# [Requirements]
Rewrite the records below from the line containing "In this photograph, would" down to the line containing "90.0 inches", replacing "camera" with "viewer" and keeping everything else unchanged. Give back only those lines.

--- start Recorded information ---

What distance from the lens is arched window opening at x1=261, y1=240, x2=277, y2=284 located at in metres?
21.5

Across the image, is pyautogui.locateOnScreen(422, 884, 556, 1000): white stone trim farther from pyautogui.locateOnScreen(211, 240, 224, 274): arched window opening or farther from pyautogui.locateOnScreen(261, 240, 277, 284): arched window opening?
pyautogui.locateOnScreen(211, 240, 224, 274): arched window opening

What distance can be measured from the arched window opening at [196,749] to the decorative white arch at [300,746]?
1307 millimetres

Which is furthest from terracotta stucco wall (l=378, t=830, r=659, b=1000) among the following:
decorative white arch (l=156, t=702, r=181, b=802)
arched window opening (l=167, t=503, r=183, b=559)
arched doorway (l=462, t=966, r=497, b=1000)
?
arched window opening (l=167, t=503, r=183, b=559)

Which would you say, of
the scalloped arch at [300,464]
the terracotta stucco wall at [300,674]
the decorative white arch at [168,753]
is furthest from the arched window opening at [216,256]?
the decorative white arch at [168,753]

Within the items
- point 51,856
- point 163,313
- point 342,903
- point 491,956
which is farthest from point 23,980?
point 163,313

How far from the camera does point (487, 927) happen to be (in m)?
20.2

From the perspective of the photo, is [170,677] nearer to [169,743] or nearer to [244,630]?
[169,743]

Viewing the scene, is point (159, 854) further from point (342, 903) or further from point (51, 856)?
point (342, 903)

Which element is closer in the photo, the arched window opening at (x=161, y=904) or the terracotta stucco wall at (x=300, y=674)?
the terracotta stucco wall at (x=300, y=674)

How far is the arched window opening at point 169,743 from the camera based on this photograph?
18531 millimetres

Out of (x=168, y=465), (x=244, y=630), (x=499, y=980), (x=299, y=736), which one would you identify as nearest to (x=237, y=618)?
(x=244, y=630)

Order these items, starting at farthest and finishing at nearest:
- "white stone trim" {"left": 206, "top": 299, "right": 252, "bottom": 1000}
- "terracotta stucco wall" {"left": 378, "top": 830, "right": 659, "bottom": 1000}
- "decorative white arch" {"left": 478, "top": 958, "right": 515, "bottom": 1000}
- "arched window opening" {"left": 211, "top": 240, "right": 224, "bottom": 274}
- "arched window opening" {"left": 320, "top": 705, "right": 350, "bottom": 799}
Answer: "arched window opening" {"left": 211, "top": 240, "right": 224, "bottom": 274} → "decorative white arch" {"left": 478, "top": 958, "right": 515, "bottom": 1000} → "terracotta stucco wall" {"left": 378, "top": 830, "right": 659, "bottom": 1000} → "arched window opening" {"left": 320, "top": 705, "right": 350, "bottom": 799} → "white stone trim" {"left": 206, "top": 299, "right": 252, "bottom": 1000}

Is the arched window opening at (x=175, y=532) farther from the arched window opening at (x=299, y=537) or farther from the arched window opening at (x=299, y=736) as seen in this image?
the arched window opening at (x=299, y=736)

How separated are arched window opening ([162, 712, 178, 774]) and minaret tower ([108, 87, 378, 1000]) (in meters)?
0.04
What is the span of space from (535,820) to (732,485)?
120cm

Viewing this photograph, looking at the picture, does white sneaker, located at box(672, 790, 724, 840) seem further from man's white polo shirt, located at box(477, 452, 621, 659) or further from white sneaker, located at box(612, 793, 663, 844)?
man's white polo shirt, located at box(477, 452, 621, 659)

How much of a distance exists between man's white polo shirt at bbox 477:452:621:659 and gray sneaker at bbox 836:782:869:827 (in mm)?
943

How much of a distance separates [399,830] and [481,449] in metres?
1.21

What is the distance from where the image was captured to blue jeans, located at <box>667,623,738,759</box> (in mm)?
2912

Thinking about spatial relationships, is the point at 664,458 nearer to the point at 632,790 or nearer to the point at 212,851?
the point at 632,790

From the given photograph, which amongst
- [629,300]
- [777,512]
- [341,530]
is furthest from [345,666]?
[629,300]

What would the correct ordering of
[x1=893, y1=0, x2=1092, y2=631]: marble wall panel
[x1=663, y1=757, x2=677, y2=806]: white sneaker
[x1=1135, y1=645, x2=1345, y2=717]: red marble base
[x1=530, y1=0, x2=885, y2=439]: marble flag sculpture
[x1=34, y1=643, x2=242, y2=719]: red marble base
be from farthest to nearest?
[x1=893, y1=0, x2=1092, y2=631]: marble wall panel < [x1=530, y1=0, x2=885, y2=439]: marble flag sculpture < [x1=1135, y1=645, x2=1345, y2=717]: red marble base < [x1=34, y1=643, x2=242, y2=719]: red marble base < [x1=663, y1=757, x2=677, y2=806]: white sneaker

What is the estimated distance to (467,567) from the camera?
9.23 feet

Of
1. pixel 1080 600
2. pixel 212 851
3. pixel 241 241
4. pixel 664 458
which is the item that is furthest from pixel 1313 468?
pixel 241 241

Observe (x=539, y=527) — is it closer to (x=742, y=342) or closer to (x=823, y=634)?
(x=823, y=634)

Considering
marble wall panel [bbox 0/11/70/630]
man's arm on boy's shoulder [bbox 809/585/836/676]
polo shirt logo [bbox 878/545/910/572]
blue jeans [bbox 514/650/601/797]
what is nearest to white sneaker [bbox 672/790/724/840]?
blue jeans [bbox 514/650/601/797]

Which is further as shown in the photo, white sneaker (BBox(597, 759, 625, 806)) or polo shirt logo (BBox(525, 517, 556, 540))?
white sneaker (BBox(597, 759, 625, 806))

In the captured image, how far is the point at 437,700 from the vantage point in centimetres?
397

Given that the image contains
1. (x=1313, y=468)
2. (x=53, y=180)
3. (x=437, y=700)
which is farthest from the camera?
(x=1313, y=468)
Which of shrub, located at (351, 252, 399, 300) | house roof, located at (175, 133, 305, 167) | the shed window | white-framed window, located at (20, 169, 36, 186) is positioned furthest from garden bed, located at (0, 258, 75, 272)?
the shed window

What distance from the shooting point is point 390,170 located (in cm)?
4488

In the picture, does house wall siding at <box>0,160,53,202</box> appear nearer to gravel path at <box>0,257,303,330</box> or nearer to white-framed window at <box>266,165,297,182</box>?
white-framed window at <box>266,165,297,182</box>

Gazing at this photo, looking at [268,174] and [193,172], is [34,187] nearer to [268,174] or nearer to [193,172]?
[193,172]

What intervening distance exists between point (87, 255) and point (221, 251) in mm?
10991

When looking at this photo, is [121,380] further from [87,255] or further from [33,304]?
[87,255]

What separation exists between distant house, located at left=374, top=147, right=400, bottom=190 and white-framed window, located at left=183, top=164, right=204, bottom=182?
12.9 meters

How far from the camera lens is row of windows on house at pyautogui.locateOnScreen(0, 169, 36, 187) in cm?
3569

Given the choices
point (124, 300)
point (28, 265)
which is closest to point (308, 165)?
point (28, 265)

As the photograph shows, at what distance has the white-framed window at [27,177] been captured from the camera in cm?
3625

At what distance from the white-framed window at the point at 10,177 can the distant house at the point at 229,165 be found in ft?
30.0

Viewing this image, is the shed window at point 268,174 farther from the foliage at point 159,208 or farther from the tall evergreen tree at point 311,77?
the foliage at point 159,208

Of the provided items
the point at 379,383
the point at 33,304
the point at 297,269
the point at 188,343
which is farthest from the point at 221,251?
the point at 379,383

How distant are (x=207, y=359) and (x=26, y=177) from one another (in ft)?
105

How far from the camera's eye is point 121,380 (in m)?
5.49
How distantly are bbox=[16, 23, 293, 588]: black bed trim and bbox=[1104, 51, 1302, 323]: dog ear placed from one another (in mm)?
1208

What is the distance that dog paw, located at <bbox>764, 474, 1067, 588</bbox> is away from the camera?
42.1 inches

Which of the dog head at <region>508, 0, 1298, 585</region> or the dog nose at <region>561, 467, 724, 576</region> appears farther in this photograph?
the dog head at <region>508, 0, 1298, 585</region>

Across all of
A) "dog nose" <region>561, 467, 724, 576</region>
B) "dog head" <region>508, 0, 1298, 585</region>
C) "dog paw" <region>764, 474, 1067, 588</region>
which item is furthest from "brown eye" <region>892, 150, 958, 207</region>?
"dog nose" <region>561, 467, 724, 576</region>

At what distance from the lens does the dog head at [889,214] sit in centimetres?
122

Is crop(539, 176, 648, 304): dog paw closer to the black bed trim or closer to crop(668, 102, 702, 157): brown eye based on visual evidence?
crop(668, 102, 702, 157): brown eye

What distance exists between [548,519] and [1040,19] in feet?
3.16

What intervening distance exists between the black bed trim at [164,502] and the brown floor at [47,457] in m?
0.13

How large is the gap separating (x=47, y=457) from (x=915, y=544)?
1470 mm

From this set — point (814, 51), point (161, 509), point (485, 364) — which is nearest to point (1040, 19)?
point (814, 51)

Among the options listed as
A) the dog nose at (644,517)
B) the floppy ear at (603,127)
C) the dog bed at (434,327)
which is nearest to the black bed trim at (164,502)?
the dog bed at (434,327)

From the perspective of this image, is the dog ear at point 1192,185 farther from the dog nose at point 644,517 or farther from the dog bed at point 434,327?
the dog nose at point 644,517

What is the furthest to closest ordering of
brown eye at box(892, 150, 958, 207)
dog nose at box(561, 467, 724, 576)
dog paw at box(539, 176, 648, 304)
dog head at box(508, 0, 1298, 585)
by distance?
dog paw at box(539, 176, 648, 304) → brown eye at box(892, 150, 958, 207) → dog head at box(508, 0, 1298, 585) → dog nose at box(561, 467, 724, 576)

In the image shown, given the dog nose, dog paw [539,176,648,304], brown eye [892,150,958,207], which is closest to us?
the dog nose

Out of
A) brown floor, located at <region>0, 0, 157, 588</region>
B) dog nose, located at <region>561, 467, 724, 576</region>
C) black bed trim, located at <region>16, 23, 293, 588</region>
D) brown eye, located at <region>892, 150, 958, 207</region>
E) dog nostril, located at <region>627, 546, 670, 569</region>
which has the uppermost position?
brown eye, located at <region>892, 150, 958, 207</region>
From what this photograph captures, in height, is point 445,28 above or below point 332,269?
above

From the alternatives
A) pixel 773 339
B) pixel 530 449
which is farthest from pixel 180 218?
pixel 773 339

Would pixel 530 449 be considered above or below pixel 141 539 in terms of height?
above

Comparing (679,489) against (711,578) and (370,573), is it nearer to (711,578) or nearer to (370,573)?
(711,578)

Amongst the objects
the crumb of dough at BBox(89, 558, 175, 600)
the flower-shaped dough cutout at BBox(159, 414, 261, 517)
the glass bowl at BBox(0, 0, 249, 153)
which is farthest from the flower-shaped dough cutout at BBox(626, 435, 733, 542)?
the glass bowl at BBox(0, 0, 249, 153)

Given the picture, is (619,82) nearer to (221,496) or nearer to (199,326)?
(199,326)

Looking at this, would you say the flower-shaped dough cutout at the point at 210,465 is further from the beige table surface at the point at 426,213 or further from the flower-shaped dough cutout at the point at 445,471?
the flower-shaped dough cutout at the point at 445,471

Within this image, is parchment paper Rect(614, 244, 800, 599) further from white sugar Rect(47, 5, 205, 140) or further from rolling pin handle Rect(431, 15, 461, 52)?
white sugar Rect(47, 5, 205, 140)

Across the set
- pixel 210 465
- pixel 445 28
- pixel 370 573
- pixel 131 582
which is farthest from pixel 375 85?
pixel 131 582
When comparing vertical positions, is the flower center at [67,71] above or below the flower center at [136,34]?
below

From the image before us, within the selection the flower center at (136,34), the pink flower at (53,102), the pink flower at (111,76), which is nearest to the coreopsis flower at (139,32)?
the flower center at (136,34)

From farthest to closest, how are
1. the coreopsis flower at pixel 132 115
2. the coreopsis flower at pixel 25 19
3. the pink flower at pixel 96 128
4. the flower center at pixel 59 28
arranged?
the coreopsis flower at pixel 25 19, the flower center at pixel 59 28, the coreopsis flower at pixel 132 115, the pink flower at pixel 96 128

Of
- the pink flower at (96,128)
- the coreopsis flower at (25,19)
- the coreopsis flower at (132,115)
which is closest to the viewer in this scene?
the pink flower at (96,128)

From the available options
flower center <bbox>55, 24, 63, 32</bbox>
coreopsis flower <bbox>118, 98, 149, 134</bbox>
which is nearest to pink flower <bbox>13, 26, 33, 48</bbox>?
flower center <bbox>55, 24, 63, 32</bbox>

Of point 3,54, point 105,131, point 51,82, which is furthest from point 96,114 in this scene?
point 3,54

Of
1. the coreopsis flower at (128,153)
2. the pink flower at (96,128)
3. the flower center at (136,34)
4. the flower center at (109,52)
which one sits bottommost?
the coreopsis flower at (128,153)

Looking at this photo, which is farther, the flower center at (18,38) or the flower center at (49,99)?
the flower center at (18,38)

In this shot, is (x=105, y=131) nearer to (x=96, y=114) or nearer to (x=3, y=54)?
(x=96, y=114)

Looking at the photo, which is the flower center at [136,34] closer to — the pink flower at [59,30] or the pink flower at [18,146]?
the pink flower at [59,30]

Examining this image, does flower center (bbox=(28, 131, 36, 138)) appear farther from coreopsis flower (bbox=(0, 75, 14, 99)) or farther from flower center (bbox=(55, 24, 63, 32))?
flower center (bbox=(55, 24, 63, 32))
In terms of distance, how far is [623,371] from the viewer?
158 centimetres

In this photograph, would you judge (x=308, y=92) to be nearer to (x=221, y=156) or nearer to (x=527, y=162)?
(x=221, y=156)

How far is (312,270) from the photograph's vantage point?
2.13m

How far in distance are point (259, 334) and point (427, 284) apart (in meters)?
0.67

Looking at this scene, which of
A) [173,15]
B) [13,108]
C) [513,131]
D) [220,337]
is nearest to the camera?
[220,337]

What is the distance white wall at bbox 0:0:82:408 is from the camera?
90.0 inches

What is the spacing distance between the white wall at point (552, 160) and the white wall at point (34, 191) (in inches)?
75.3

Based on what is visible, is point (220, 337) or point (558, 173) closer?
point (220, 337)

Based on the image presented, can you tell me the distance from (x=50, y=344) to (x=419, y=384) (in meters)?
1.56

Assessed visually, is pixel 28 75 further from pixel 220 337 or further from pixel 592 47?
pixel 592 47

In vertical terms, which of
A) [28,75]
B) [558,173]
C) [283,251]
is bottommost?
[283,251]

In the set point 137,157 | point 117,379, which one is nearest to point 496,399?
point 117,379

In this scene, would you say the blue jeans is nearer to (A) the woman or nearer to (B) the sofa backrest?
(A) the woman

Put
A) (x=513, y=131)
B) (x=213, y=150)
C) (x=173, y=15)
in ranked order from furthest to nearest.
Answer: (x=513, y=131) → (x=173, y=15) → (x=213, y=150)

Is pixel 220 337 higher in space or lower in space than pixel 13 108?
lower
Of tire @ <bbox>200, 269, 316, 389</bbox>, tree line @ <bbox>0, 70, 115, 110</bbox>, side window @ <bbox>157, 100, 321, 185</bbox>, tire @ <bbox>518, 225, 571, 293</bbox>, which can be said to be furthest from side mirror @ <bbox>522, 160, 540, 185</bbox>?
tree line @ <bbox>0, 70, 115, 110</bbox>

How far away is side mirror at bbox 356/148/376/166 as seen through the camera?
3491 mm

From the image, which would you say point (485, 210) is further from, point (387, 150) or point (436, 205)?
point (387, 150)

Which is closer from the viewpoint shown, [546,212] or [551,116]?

--- end Recorded information ---

# [Task result]
In this photograph, would you judge (x=308, y=92) to be nearer to (x=221, y=156) or nearer to (x=527, y=162)?
(x=221, y=156)

How far is (312,270) from the photograph's vantage point?
2.13m

How far in distance are point (259, 334) and point (427, 284) apart (in meters)?
0.67

Looking at this scene, which of
A) [173,15]
B) [13,108]
C) [513,131]
D) [220,337]
is nearest to the viewer?
[220,337]

What is the distance white wall at bbox 0:0:82:408 is from the viewer?
90.0 inches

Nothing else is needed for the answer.